炎色反応 第七章・13
「んっ、あっ……、……あぁ……」
吸い上げられ、舐めしゃぶられ、もう片方は指でこね回された。
「ああ……っ、……あっ…………あ……」
立っていられなくなりそうで、ティスは赤子のように胸にむしゃぶりついている彼にしがみつく。
「んっ、く……っ」
薄く開いた唇から、ひっきりなしに喘ぎが零れ落ちた。
愛撫に肌は熱くなっていくけれど、頭のどこかが乱れきれないのが逆に切ない。
拒めない。
でも、彼が思うようには自分は彼のことを思えないのに。
どうしたらいいのか分からない。
「下も脱いで」
混乱したティスの首筋辺りに顔を埋めたイーリックが、熱っぽい声でそう言うのが聞こえた。
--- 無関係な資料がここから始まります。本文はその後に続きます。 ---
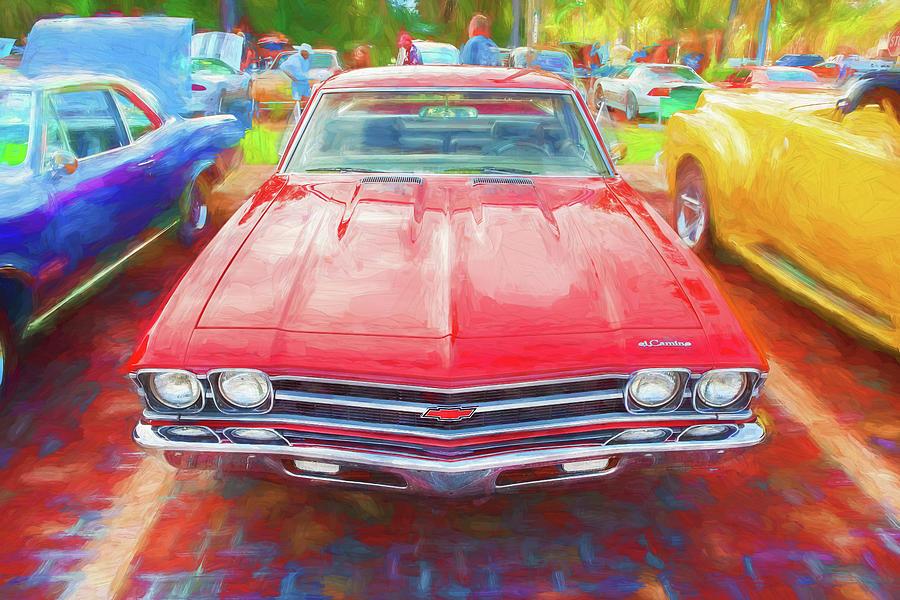 1969 Chevrolet El Camino Custom 350 X106 by Rich Franco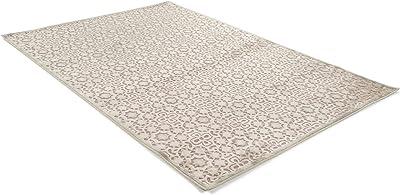 benuta Modern Rug for Living Room and Bedroom 4053894724183, Viscose, Grey, 115 x 170 x 0.02 cm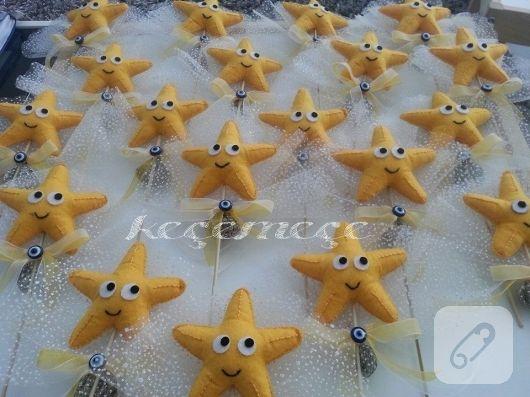 Keçe deniz yıldızı bebek şekeri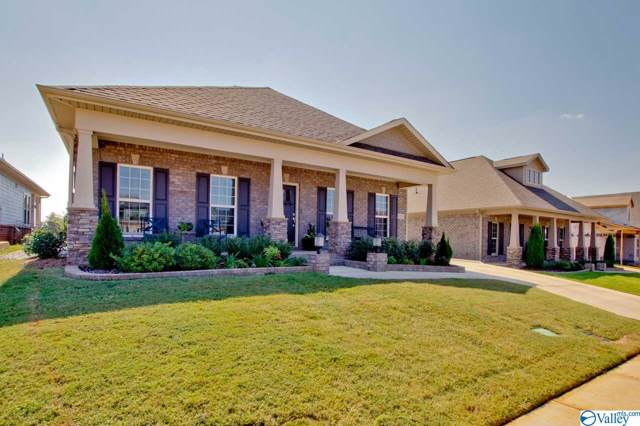 1161 Towne Creek Place, Huntsville, AL 35806 (MLS #1129135) :: Amanda Howard Sotheby's International Realty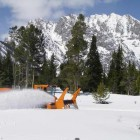 Road plowing along Teton Park Road in Grand Teton National Park is set to begin April 1. (NPS photo - click to enlarge)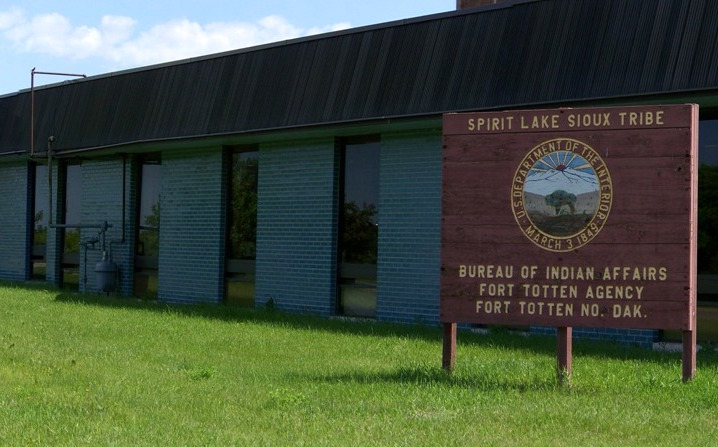 Ruth Hopkins: Why I resigned my judgeship on Spirit Lake Nation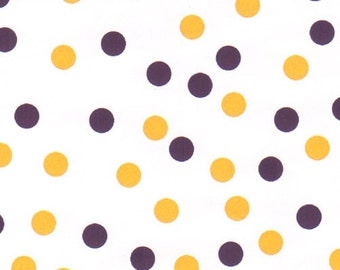 Fabric Finders Purple and Gold Dot
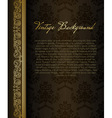 Stylish vintage background vector image vector image
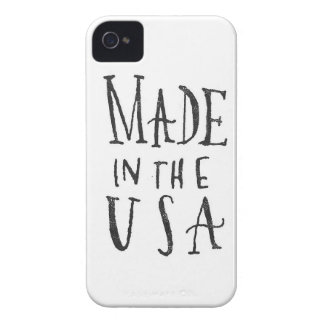 Made in the USA iPhone 4 Case-Mate Case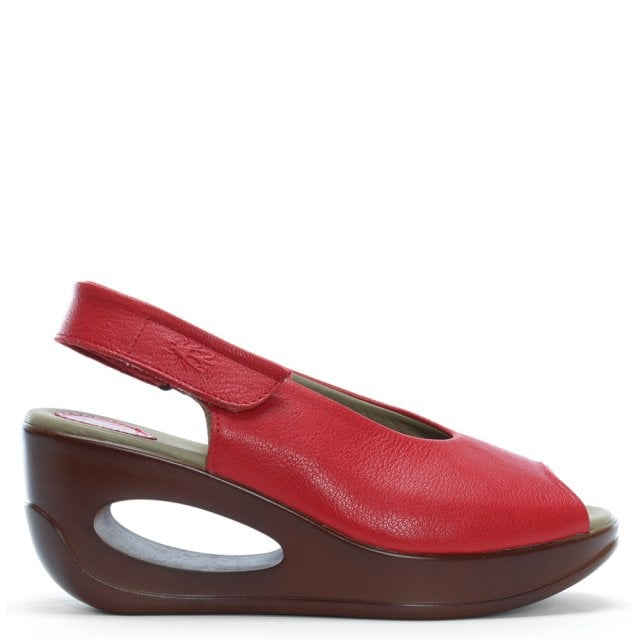 Hett Red Leather Sling Back Wedge Sandals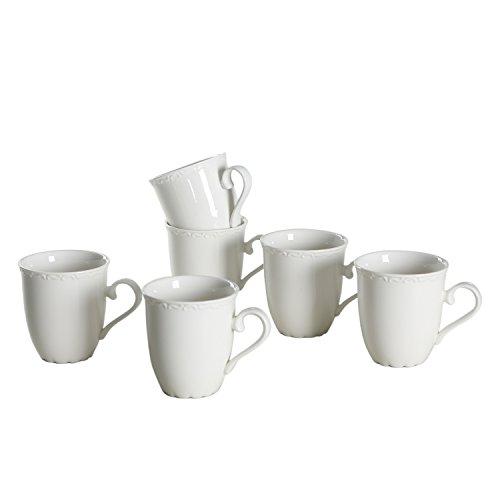 SOLECASA 12-OZSet of 6 White PorcelainCeramic TeaCoffee Mug SetGreat as Holiday GiftPresent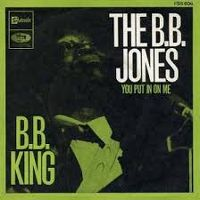 Cover B.B. King - The B.B. Jones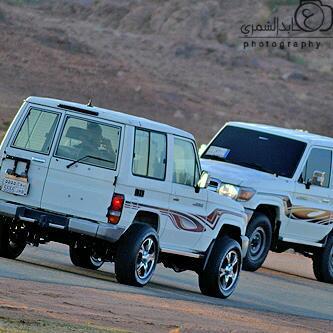 ربع سيارات قطب On Twitter Http T Co Ctvlmx43hm
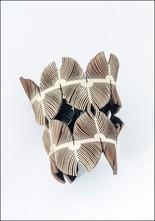 Oropopo Wide Laser Cut Gold Leather Cuff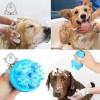 Κύπελλο - Βούρτσα Καθαρισμού Σκύλων Dog Washer Cleaning Device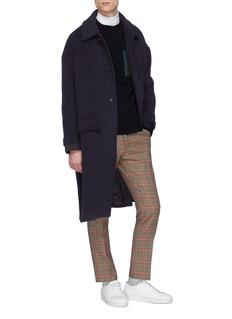 FFIXXED STUDIOS Contrast cuff melton coat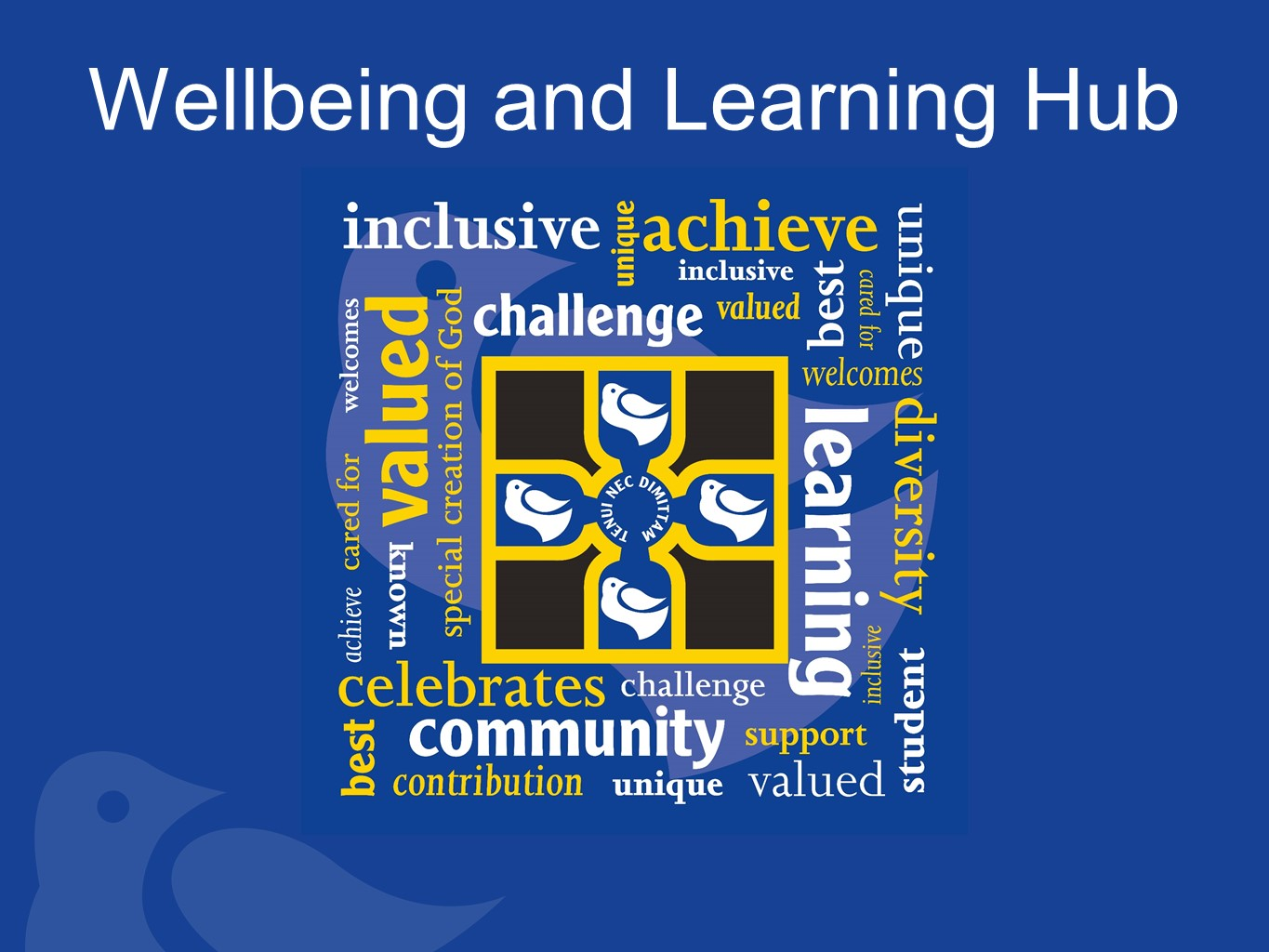 Wellbeing and Learning Hub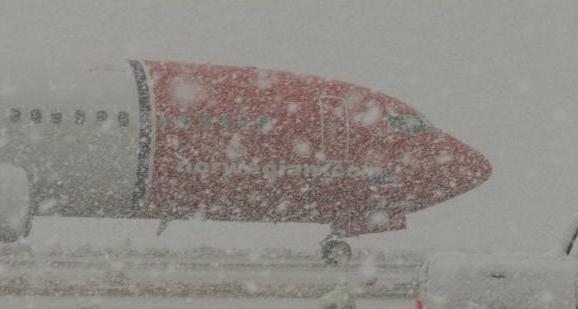 Las low-cost tienen aguante: Impactante foto de un avión de Norwegian en Ushuaia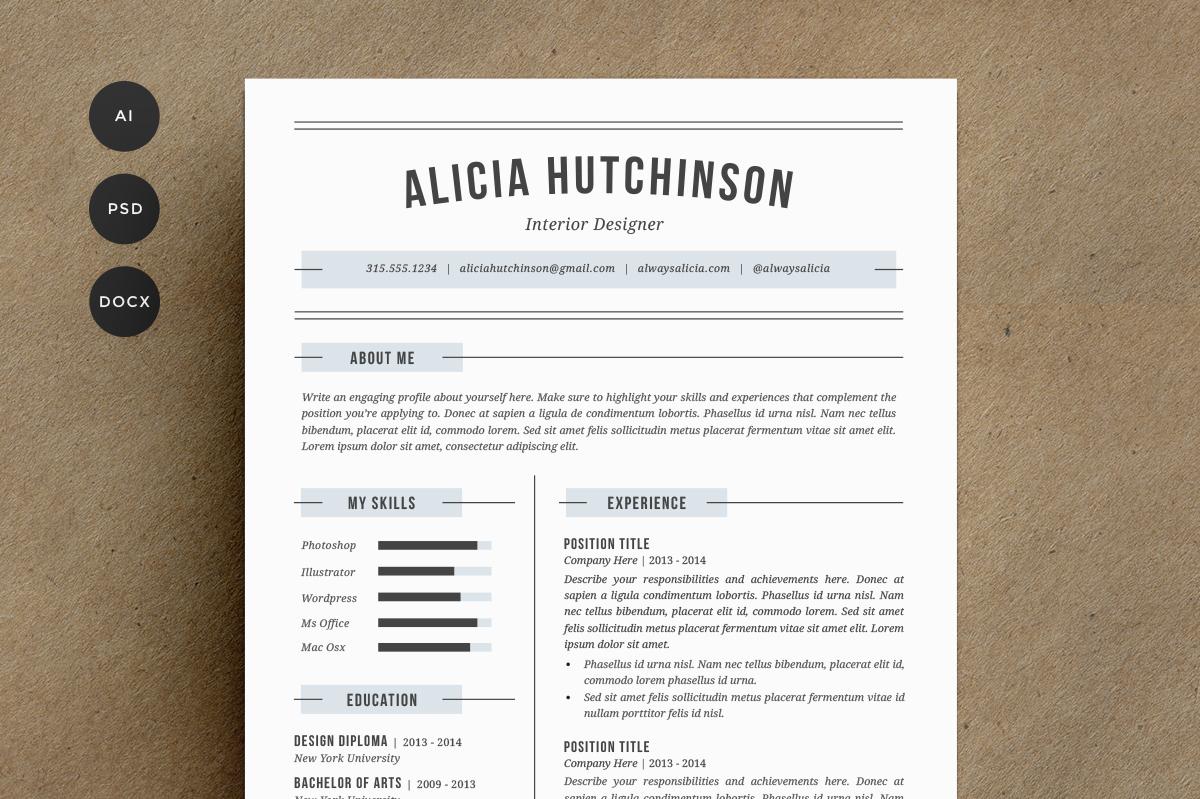 resume template 4 pack cv template resume templates on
瞬間怯えた表情になったティスを見て、彼は少し悲しそうな顔をする。
「……いや?」
そんな顔をしないで欲しい。
何も言えないまま、手をそっとベルトにかける。
元々細いティスだったが、軟禁状態に置かれて以来めっきりやせてしまっていた。
そのためベルトを外すとズボンは簡単に足を滑り落ちてしまう。
下履きを与えられていなかったので、ズボンを脱ぐとその下はもう素裸の状態である。
月明かりに照らされた清らかな裸身を、イーリックはしげしげと見て言った。
「とってもきれいだ、ティス……」
どこまでも白い肌の中、乳首と性器だけがいやらしい薄赤い色を帯びている。
もう一箇所、尻の奥に潜んだ赤い穴に彼は舐めて濡らした指を伸ばして来た。
「……あっ……」
思わず腰を引いてしまったが、イーリックは構わず指の腹できゅっと閉じた入り口を撫でる。
そしてまた、唾液を塗られ妖しく濡れ光る乳首へと唇を寄せて来た。
「ん、んっ、んぅ……」
きつく吸われるたびに羞恥と快楽が高まっていく。
時折歯を当てられると、そのかすかな痛みがたまらない刺激になった。
「はぁ、あっ……、あ…………!」
存分に胸を吸ったイーリックは、ゆっくりと舌先を下方に滑らせていった。
へそにちゅっと可愛い音を立てて口付けた後、震えながら勃ち上がっている性器の先へとその唇は触れる。
「……んっ……!」
先程のお返しのつもりなのか。
丸ごと口腔に含んだものを、彼は丹念に舐めしゃぶった。
「はっ、あ…………、あぁっ……」
後ろに入れられることに慣れてしまったとはいえ、そこが男の一番直接的な性感帯であることに変わりはない。
濡れた肉に包み込まれ、音を立てて吸われるとあまりの快感に膝が笑ってしまう。
「あ、あ……、…………だめ、もう吸っちゃ……っ…………」
自分と似た彼の金の髪を掴み、ティスは切羽詰った甘い声を漏らす。
その声に興奮したように、イーリックは舌の回転を早めていった。
尻に潜り込んだ指先も、ちゅぽちゅぽと音を立てながら浅い位置で抜き差しを繰り返す。
「あっ、あっあっ、あぁ、あっ……!」
イーリックの髪をくしゃくしゃにしながら、ティスは呼吸を乱し切なそうな息を吐いた。
その内イーリックはティスの片足を自分の肩に軽く担ぎ上げ、少年の下に潜り込むような体勢を取った。
「は………っ、あ、そんなとこ…………」
性器の根元で揺れるふくらみにも、彼はためらいなく唇を寄せていく。
「あっ、あっ、あぅっ……」
イーリックの肩に担がれた足先が、びくんびくんと引きつった。
片足を持ち上げられたため、自然と割り開かれた尻肉の狭間で中に潜った指はいつしか二本に増えている。
根元まで突き込まれ、音を立てて中をこね回されるとおかしいぐらいに感じてしまう。
前と後ろからこんな風に攻め立てられては、いくらももつはずがなかった。
「あ、あっ…………、あああ……!」
またイーリックの口に含まれ、痛いほどに強く吸われた瞬間だった。
絶頂を制御しきれず、彼の喉の奥に精を放ってしまったティスはその頭を抱き締めるようにしてぶるぶると震える。